Excerpted passage
▼
The Developing Brain

 


I have a notebook from my time at TIFR. On one page, drawn in blue pen during a class I was auditing, are rough sketches of a brain in cross-section at different stages of development. Neocortex, six-layered. Hippocampus. Choroid plexus. Ganglionic eminence. At the bottom right, in my own handwriting: intelligence comes from circuitry and connectivity.

The class was taught by Prof. Shubha Tole, one of the finest developmental neurobiologists working today, and at the time also my PI. I was a molecular biologist sitting in on a neurodevelopment lecture, drawing structures that fulfilled my itch for art and science simultaneously, trying to grab a hold of this enormously complex developmental system.

My note said intelligence comes from circuitry and connectivity. This is true as far as it goes, but it raises an immediate question: what kind of mathematical object is a circuit?

The naive answer is a graph. Neurons are nodes, synapses are edges. This is useful but incomplete. It tells you the topology but not the dynamics. Two circuits with identical connectivity can behave completely differently depending on the strengths of their connections and the timescales of their signaling. Like any model, however, it is useful depending on the question you're asking.

The richer answer comes from statistical mechanics. Think of the brain not as a fixed circuit but as a physical system with an enormous number of degrees of freedom, each neuron capable of being active or silent, each pattern of activity a microstate. The question is not which microstate the brain occupies at any moment but what the statistical structure of those microstates looks like. Which patterns are common, which are rare, which are forbidden by the underlying connectivity.
▲
Requirement 1
From the essay on the developing brain, set down the stretch from "I have a notebook" through "handwriting: intelligence comes from circuitry and connectivity." word for word.
Requirement 2
In the essay on the developing brain, what did the writer jot down at the bottom right of the notebook page?
Requirement 3
Decide whether each statement agrees with the essay on the developing brain, answering yes or no and quoting the words that settle it: (a) The brain sketches were drawn in blue pen. (b) In the naive answer, synapses are the nodes of the graph. (c) The writer was a molecular biologist.

Saved data entries
▼
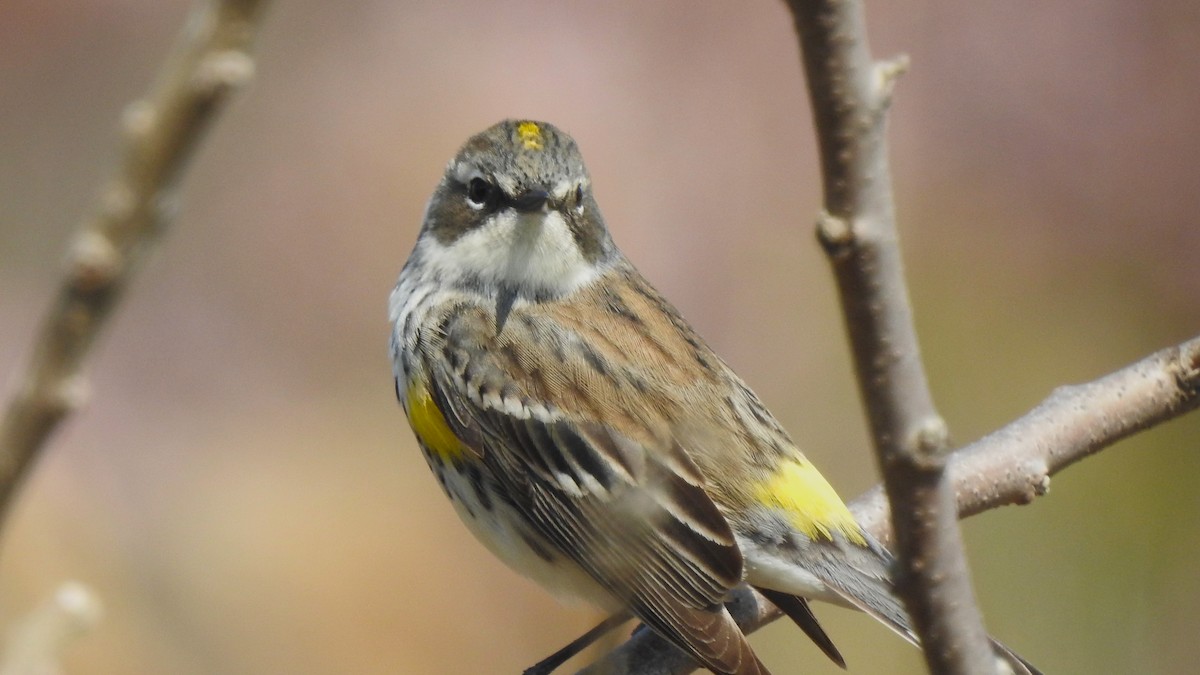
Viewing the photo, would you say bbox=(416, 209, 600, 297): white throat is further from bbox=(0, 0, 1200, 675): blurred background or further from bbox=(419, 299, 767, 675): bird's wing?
bbox=(0, 0, 1200, 675): blurred background

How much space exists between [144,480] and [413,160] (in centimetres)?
209

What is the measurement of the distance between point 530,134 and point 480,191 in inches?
8.7

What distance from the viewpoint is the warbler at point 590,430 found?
3393 mm

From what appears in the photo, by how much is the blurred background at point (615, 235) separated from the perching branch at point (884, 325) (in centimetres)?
420

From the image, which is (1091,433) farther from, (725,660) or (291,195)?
(291,195)

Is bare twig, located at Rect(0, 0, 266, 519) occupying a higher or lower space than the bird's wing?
higher

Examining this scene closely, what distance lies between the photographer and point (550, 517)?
3.66 m

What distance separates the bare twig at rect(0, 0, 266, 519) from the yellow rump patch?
2.90 meters

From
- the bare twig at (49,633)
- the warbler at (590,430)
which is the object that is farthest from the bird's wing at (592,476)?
the bare twig at (49,633)

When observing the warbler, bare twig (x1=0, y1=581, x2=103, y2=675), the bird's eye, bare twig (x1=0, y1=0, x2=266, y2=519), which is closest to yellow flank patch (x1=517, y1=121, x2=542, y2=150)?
the warbler

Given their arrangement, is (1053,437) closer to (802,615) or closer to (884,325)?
(802,615)

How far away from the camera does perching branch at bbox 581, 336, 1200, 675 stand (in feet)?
11.8

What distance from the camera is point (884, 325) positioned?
150 centimetres

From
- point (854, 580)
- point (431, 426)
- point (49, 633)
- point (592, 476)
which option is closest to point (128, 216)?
point (49, 633)
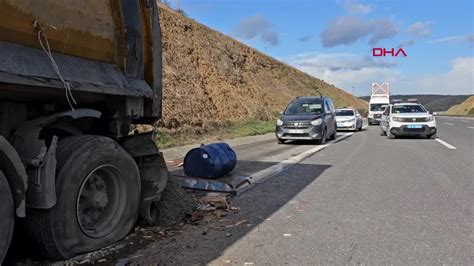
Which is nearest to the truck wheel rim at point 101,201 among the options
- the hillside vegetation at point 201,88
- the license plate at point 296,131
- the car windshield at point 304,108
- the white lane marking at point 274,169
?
the white lane marking at point 274,169

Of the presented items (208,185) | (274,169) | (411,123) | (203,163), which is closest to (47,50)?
(208,185)

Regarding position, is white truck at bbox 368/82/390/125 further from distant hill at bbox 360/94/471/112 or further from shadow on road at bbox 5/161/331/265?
distant hill at bbox 360/94/471/112

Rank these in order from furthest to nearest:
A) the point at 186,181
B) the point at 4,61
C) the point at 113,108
→ 1. the point at 186,181
2. the point at 113,108
3. the point at 4,61

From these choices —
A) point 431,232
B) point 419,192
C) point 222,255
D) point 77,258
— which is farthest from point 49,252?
point 419,192

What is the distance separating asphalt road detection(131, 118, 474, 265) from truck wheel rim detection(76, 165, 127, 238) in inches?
21.5

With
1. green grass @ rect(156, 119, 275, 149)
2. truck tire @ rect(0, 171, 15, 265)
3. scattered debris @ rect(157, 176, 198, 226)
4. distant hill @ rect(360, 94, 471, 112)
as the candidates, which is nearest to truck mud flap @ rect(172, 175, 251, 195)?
scattered debris @ rect(157, 176, 198, 226)

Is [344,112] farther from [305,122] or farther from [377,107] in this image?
[305,122]

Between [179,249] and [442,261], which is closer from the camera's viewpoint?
[442,261]

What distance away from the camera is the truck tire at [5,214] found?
366cm

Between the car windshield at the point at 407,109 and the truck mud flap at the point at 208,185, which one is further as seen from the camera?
the car windshield at the point at 407,109

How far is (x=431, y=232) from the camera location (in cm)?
551

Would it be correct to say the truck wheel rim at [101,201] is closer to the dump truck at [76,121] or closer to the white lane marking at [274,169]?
the dump truck at [76,121]

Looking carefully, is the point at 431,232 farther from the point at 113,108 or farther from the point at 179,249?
the point at 113,108

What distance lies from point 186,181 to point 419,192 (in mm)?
3950
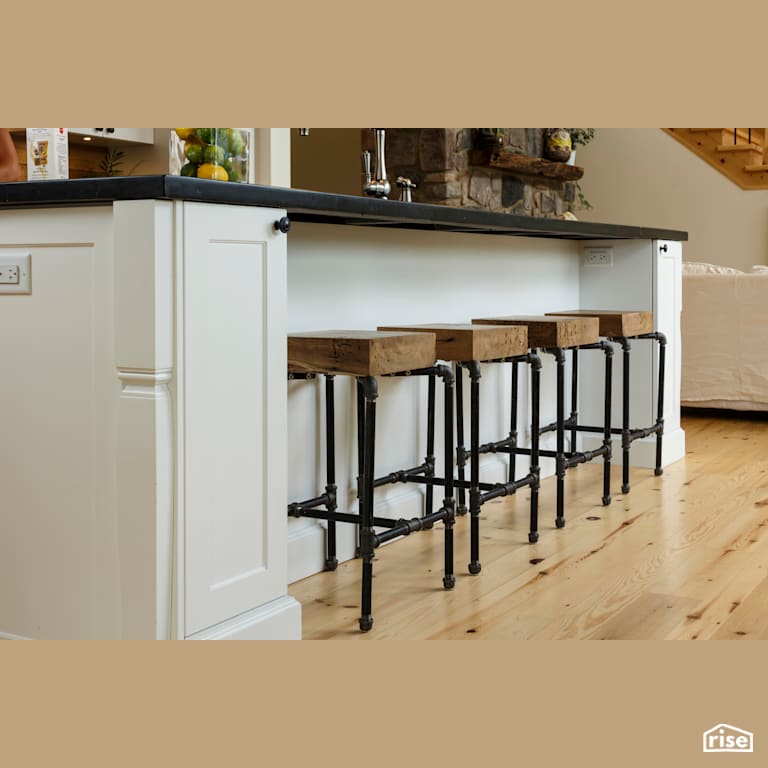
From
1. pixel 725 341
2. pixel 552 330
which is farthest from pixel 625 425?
pixel 725 341

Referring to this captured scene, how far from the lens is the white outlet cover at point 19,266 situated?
209 centimetres

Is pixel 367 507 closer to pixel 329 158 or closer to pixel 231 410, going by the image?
pixel 231 410

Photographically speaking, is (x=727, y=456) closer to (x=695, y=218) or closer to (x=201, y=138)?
(x=201, y=138)

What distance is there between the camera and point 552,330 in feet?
11.4

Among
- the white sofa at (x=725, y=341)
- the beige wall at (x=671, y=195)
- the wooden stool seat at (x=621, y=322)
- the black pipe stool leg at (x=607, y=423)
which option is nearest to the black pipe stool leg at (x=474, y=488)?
the black pipe stool leg at (x=607, y=423)

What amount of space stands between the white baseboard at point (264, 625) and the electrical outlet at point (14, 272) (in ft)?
2.44

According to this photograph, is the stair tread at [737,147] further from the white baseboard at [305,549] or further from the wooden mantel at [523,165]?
the white baseboard at [305,549]

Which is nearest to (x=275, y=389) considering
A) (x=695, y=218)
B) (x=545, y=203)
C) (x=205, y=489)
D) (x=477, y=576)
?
(x=205, y=489)

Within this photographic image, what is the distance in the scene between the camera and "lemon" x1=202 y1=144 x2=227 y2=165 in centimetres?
249

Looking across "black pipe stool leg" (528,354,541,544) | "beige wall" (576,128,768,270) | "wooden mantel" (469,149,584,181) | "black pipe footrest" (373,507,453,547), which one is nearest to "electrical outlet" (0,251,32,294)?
"black pipe footrest" (373,507,453,547)

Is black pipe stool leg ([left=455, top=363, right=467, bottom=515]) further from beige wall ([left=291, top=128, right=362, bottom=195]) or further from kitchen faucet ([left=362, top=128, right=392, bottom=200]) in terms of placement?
beige wall ([left=291, top=128, right=362, bottom=195])

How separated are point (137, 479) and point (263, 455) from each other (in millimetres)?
306

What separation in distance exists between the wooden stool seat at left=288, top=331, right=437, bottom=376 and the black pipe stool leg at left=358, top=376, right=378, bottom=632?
40 millimetres

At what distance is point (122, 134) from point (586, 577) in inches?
159
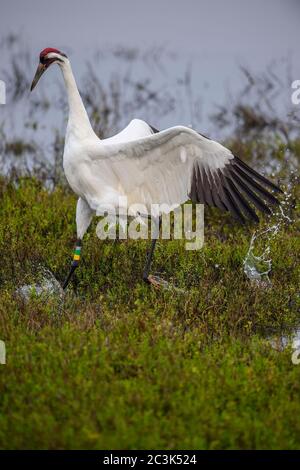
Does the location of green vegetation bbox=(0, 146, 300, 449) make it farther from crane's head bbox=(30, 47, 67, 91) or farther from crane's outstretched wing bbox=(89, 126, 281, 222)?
crane's head bbox=(30, 47, 67, 91)

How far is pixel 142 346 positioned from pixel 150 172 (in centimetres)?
184

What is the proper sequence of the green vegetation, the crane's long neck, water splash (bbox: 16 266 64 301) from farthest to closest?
the crane's long neck, water splash (bbox: 16 266 64 301), the green vegetation

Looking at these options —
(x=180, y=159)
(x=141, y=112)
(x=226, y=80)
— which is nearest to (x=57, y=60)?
(x=180, y=159)

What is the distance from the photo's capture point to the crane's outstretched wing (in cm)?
666

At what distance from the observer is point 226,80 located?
13727 millimetres

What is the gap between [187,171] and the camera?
686 cm

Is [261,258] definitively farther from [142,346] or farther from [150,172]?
[142,346]

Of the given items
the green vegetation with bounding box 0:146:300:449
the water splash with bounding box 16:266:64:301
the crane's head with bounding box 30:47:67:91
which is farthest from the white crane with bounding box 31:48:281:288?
the green vegetation with bounding box 0:146:300:449

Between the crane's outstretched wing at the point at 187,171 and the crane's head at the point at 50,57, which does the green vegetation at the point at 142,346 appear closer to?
the crane's outstretched wing at the point at 187,171

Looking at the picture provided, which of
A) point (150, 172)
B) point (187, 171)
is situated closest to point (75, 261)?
point (150, 172)

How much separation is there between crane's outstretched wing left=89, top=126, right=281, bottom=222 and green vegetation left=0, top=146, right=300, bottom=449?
543 millimetres

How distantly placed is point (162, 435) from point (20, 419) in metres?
0.64

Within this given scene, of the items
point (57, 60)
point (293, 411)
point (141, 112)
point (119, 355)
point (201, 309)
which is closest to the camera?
point (293, 411)
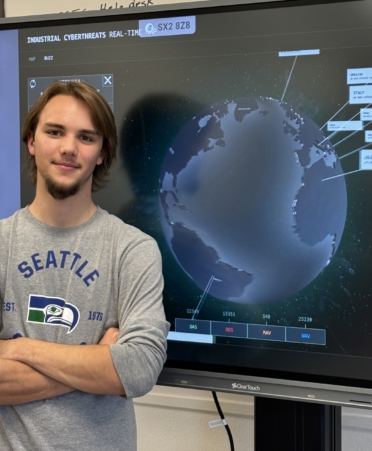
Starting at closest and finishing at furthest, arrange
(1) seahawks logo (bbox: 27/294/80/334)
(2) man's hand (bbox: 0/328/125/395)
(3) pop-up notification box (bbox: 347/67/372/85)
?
1. (2) man's hand (bbox: 0/328/125/395)
2. (1) seahawks logo (bbox: 27/294/80/334)
3. (3) pop-up notification box (bbox: 347/67/372/85)

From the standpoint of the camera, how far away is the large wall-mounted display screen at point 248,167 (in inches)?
58.5

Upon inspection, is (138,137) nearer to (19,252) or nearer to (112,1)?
(19,252)

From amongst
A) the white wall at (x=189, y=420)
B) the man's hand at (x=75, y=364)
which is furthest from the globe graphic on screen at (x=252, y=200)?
the white wall at (x=189, y=420)

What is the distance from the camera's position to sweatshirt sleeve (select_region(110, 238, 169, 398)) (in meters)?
1.23

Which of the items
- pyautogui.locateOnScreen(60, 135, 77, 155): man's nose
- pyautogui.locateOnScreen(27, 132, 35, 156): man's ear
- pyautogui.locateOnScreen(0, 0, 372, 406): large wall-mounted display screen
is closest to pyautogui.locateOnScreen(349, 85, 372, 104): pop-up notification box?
pyautogui.locateOnScreen(0, 0, 372, 406): large wall-mounted display screen

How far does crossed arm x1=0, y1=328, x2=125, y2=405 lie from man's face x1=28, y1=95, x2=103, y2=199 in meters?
0.41

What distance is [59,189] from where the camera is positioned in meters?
1.37

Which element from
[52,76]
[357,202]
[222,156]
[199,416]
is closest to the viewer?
[357,202]

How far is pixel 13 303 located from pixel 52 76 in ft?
2.68

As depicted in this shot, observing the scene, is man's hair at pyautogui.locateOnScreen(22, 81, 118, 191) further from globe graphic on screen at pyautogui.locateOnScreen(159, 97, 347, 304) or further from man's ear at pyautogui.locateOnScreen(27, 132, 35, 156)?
globe graphic on screen at pyautogui.locateOnScreen(159, 97, 347, 304)

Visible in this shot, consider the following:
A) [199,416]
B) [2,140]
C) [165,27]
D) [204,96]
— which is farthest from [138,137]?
[199,416]

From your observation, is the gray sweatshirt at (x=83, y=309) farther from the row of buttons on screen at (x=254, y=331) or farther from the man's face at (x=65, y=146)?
the row of buttons on screen at (x=254, y=331)

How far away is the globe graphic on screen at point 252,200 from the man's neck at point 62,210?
0.32 m

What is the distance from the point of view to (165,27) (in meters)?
1.64
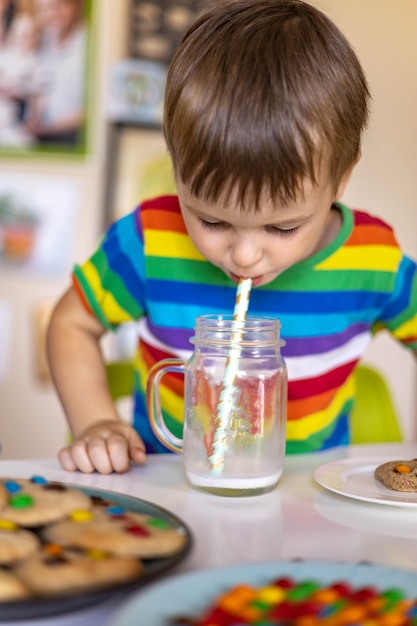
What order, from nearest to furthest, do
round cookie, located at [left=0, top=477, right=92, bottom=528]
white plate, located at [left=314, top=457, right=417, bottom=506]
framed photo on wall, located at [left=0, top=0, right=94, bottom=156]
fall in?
1. round cookie, located at [left=0, top=477, right=92, bottom=528]
2. white plate, located at [left=314, top=457, right=417, bottom=506]
3. framed photo on wall, located at [left=0, top=0, right=94, bottom=156]

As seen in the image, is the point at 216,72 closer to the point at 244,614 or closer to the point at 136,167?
the point at 244,614

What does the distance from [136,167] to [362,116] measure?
147 cm

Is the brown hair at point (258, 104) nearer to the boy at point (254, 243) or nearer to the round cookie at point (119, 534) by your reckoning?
the boy at point (254, 243)

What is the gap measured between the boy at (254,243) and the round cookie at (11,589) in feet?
→ 1.10

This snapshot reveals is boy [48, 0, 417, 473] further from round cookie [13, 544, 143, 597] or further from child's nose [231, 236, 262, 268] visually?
round cookie [13, 544, 143, 597]

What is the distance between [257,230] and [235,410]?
Answer: 17 cm

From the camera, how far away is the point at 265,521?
680 millimetres

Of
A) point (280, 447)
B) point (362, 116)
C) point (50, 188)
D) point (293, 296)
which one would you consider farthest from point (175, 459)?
point (50, 188)

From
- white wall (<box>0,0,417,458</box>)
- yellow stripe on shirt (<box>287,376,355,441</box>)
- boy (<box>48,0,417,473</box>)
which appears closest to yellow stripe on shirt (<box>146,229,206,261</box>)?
boy (<box>48,0,417,473</box>)

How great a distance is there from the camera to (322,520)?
0.69 m

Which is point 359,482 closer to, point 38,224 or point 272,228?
point 272,228

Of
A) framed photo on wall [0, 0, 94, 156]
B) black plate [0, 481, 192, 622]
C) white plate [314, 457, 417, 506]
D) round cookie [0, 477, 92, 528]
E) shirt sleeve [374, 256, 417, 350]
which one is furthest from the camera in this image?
framed photo on wall [0, 0, 94, 156]

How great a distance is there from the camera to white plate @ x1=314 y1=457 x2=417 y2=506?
73cm

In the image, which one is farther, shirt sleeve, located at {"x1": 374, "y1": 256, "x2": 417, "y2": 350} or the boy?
shirt sleeve, located at {"x1": 374, "y1": 256, "x2": 417, "y2": 350}
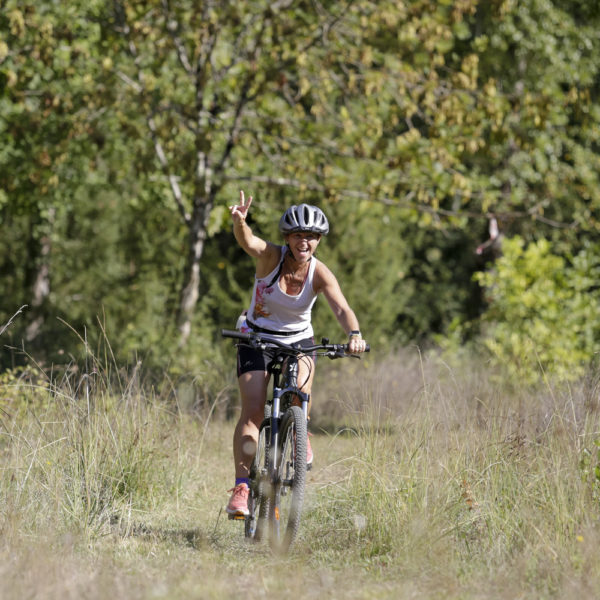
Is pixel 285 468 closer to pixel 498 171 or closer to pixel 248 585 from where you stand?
pixel 248 585

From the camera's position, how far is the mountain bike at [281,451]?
5074mm

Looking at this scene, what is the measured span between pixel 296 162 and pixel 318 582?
7.93 metres

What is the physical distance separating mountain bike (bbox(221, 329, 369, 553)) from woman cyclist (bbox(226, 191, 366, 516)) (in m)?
0.09

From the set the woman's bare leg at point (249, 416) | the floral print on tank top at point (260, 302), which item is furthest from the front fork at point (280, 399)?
the floral print on tank top at point (260, 302)

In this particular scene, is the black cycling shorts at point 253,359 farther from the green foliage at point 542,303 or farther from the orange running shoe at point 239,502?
the green foliage at point 542,303

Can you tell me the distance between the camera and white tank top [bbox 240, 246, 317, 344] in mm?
5535

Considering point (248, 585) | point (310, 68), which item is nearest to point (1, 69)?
point (310, 68)

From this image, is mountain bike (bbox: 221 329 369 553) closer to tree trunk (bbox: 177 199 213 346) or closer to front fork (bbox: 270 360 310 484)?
front fork (bbox: 270 360 310 484)

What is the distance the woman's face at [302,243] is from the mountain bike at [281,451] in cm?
52

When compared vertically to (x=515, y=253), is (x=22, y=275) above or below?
below

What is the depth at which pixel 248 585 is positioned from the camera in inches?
177

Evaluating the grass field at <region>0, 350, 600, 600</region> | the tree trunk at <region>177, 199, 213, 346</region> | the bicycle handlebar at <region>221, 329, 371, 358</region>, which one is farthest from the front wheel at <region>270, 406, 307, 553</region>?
the tree trunk at <region>177, 199, 213, 346</region>

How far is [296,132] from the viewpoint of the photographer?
12305 millimetres

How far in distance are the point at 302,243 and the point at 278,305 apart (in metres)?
0.40
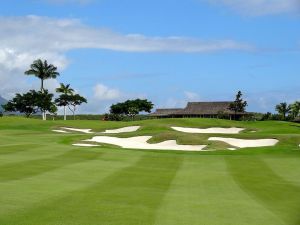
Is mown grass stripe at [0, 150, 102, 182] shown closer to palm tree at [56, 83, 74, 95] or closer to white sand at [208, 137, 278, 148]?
white sand at [208, 137, 278, 148]

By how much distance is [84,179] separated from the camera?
53.6ft

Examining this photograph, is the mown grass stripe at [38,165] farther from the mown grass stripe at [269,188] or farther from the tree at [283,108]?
the tree at [283,108]

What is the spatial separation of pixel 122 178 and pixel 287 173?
716cm

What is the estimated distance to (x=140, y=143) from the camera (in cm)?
4006

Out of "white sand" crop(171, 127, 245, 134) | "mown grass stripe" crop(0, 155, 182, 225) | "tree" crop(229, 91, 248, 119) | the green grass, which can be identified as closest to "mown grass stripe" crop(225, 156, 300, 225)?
the green grass

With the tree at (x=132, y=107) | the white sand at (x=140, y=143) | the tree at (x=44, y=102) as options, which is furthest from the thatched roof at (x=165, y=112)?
the white sand at (x=140, y=143)

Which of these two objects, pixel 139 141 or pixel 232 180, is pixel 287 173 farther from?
pixel 139 141

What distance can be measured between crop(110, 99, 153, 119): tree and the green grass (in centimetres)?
10862

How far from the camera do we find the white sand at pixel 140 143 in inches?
1460

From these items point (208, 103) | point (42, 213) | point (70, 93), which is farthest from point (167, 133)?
point (70, 93)

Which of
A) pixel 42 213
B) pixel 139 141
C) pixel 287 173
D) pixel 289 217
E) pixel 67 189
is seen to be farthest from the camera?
pixel 139 141

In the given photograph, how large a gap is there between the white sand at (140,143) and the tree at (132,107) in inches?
3712

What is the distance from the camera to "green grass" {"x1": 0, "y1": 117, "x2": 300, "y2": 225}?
1071 centimetres

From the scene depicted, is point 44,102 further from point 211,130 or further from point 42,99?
point 211,130
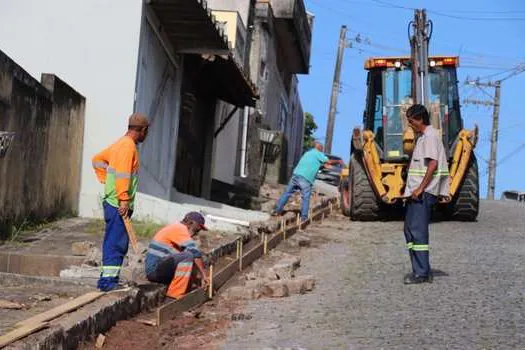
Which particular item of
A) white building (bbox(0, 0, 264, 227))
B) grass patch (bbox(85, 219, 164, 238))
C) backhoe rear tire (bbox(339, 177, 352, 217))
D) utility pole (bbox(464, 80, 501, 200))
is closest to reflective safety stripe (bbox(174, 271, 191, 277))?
grass patch (bbox(85, 219, 164, 238))

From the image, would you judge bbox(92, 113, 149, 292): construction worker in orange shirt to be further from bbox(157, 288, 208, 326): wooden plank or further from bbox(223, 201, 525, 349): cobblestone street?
bbox(223, 201, 525, 349): cobblestone street

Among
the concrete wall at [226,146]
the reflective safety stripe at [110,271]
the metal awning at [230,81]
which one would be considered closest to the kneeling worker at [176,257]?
the reflective safety stripe at [110,271]

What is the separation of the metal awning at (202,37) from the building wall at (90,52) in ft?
2.35

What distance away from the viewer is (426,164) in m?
8.27

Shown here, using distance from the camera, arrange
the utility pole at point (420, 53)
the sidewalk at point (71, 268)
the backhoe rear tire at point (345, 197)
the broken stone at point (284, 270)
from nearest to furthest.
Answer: the sidewalk at point (71, 268), the broken stone at point (284, 270), the utility pole at point (420, 53), the backhoe rear tire at point (345, 197)

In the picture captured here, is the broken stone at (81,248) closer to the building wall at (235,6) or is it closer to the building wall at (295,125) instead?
the building wall at (235,6)

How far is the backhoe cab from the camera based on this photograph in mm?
15141

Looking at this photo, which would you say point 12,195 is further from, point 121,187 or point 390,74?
point 390,74

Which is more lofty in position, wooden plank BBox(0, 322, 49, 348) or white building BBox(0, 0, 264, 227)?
white building BBox(0, 0, 264, 227)

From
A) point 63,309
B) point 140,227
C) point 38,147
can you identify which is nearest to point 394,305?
point 63,309

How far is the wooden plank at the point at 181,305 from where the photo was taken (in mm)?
6973

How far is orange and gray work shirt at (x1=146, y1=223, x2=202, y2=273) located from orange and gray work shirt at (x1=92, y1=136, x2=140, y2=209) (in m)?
1.07

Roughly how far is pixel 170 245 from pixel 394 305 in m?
2.24

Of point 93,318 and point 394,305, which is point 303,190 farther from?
▲
Answer box 1
I have a notebook from my time at TIFR. On one page, drawn in blue pen during a class I was auditing, are rough sketches of a brain in cross-section at different stages of development. Neocortex, six-layered. Hippocampus. Choroid plexus. Ganglionic eminence. At the bottom right, in my own handwriting: intelligence comes from circuitry and connectivity.

Answer box 2
Intelligence comes from circuitry and connectivity.

Answer box 3
(a) Yes: "drawn in blue pen during a class I was auditing"
(b) No: "Neurons are nodes, synapses are edges."
(c) Yes: "I was a molecular biologist sitting in on a neurodevelopment lecture"